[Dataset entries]
■ ■ ■ ■ ■ ■ ■

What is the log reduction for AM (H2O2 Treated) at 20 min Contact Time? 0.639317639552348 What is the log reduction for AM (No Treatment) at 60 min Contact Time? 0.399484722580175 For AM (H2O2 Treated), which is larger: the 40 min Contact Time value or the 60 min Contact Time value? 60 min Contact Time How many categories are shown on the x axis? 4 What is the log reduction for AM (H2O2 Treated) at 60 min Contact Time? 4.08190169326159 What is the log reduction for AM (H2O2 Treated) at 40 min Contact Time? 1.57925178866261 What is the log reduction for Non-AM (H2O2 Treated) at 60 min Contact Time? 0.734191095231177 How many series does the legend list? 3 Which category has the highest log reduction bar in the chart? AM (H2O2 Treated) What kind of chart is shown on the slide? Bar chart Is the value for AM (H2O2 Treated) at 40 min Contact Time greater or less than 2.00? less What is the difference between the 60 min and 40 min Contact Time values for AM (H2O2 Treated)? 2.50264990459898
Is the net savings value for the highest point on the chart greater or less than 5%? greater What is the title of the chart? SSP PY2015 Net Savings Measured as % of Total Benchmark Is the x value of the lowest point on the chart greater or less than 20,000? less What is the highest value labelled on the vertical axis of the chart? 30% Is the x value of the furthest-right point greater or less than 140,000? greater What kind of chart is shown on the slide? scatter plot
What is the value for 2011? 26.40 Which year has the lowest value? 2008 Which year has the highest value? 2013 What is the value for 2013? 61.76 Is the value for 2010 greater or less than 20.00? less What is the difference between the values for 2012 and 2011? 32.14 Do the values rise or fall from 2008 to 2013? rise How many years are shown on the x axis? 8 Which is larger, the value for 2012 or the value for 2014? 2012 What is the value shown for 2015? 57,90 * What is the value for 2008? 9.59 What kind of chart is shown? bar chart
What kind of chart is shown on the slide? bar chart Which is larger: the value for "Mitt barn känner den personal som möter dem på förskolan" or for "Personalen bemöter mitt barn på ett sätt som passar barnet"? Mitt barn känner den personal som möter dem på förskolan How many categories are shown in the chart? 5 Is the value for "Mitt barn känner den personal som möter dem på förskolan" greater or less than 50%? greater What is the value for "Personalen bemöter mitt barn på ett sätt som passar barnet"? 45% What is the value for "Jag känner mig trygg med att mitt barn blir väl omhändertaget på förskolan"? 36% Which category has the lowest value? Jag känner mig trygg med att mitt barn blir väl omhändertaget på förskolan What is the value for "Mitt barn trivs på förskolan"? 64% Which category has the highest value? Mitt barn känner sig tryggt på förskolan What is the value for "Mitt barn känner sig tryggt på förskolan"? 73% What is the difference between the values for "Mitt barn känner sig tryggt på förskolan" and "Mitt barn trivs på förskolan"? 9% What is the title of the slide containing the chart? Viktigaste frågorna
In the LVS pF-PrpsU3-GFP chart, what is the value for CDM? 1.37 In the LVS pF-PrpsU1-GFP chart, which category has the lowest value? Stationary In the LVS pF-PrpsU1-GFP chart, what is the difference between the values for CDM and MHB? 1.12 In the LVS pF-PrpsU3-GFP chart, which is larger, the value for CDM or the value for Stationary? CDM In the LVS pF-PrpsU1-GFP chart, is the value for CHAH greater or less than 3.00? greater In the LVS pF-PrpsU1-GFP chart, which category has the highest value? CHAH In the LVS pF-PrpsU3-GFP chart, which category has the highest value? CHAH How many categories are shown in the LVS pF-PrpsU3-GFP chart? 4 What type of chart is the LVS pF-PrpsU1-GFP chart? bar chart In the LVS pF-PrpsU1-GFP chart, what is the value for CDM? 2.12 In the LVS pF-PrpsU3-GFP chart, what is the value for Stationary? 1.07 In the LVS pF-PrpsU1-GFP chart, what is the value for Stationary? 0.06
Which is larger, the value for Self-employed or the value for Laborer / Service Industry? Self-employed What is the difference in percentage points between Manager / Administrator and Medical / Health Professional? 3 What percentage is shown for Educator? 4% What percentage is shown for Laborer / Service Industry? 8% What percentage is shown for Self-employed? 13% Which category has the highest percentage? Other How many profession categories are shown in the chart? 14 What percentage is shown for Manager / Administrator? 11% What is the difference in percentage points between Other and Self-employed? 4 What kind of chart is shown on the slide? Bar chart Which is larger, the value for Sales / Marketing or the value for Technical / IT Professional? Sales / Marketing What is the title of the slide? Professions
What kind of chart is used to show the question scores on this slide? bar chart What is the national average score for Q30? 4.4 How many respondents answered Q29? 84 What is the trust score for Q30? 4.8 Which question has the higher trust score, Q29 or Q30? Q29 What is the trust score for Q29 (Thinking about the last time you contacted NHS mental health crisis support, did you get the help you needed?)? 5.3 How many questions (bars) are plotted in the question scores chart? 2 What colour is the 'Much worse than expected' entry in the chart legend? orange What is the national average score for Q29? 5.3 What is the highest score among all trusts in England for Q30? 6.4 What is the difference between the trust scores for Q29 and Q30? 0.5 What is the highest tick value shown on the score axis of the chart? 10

■ ■ ■ ■ ■ ■ ■

Copy every line of the material above word for word, with no changes.

What is the log reduction for AM (H2O2 Treated) at 20 min Contact Time? 0.639317639552348 What is the log reduction for AM (No Treatment) at 60 min Contact Time? 0.399484722580175 For AM (H2O2 Treated), which is larger: the 40 min Contact Time value or the 60 min Contact Time value? 60 min Contact Time How many categories are shown on the x axis? 4 What is the log reduction for AM (H2O2 Treated) at 60 min Contact Time? 4.08190169326159 What is the log reduction for AM (H2O2 Treated) at 40 min Contact Time? 1.57925178866261 What is the log reduction for Non-AM (H2O2 Treated) at 60 min Contact Time? 0.734191095231177 How many series does the legend list? 3 Which category has the highest log reduction bar in the chart? AM (H2O2 Treated) What kind of chart is shown on the slide? Bar chart Is the value for AM (H2O2 Treated) at 40 min Contact Time greater or less than 2.00? less What is the difference between the 60 min and 40 min Contact Time values for AM (H2O2 Treated)? 2.50264990459898
Is the net savings value for the highest point on the chart greater or less than 5%? greater What is the title of the chart? SSP PY2015 Net Savings Measured as % of Total Benchmark Is the x value of the lowest point on the chart greater or less than 20,000? less What is the highest value labelled on the vertical axis of the chart? 30% Is the x value of the furthest-right point greater or less than 140,000? greater What kind of chart is shown on the slide? scatter plot
What is the value for 2011? 26.40 Which year has the lowest value? 2008 Which year has the highest value? 2013 What is the value for 2013? 61.76 Is the value for 2010 greater or less than 20.00? less What is the difference between the values for 2012 and 2011? 32.14 Do the values rise or fall from 2008 to 2013? rise How many years are shown on the x axis? 8 Which is larger, the value for 2012 or the value for 2014? 2012 What is the value shown for 2015? 57,90 * What is the value for 2008? 9.59 What kind of chart is shown? bar chart
What kind of chart is shown on the slide? bar chart Which is larger: the value for "Mitt barn känner den personal som möter dem på förskolan" or for "Personalen bemöter mitt barn på ett sätt som passar barnet"? Mitt barn känner den personal som möter dem på förskolan How many categories are shown in the chart? 5 Is the value for "Mitt barn känner den personal som möter dem på förskolan" greater or less than 50%? greater What is the value for "Personalen bemöter mitt barn på ett sätt som passar barnet"? 45% What is the value for "Jag känner mig trygg med att mitt barn blir väl omhändertaget på förskolan"? 36% Which category has the lowest value? Jag känner mig trygg med att mitt barn blir väl omhändertaget på förskolan What is the value for "Mitt barn trivs på förskolan"? 64% Which category has the highest value? Mitt barn känner sig tryggt på förskolan What is the value for "Mitt barn känner sig tryggt på förskolan"? 73% What is the difference between the values for "Mitt barn känner sig tryggt på förskolan" and "Mitt barn trivs på förskolan"? 9% What is the title of the slide containing the chart? Viktigaste frågorna
In the LVS pF-PrpsU3-GFP chart, what is the value for CDM? 1.37 In the LVS pF-PrpsU1-GFP chart, which category has the lowest value? Stationary In the LVS pF-PrpsU1-GFP chart, what is the difference between the values for CDM and MHB? 1.12 In the LVS pF-PrpsU3-GFP chart, which is larger, the value for CDM or the value for Stationary? CDM In the LVS pF-PrpsU1-GFP chart, is the value for CHAH greater or less than 3.00? greater In the LVS pF-PrpsU1-GFP chart, which category has the highest value? CHAH In the LVS pF-PrpsU3-GFP chart, which category has the highest value? CHAH How many categories are shown in the LVS pF-PrpsU3-GFP chart? 4 What type of chart is the LVS pF-PrpsU1-GFP chart? bar chart In the LVS pF-PrpsU1-GFP chart, what is the value for CDM? 2.12 In the LVS pF-PrpsU3-GFP chart, what is the value for Stationary? 1.07 In the LVS pF-PrpsU1-GFP chart, what is the value for Stationary? 0.06
Which is larger, the value for Self-employed or the value for Laborer / Service Industry? Self-employed What is the difference in percentage points between Manager / Administrator and Medical / Health Professional? 3 What percentage is shown for Educator? 4% What percentage is shown for Laborer / Service Industry? 8% What percentage is shown for Self-employed? 13% Which category has the highest percentage? Other How many profession categories are shown in the chart? 14 What percentage is shown for Manager / Administrator? 11% What is the difference in percentage points between Other and Self-employed? 4 What kind of chart is shown on the slide? Bar chart Which is larger, the value for Sales / Marketing or the value for Technical / IT Professional? Sales / Marketing What is the title of the slide? Professions
What kind of chart is used to show the question scores on this slide? bar chart What is the national average score for Q30? 4.4 How many respondents answered Q29? 84 What is the trust score for Q30? 4.8 Which question has the higher trust score, Q29 or Q30? Q29 What is the trust score for Q29 (Thinking about the last time you contacted NHS mental health crisis support, did you get the help you needed?)? 5.3 How many questions (bars) are plotted in the question scores chart? 2 What colour is the 'Much worse than expected' entry in the chart legend? orange What is the national average score for Q29? 5.3 What is the highest score among all trusts in England for Q30? 6.4 What is the difference between the trust scores for Q29 and Q30? 0.5 What is the highest tick value shown on the score axis of the chart? 10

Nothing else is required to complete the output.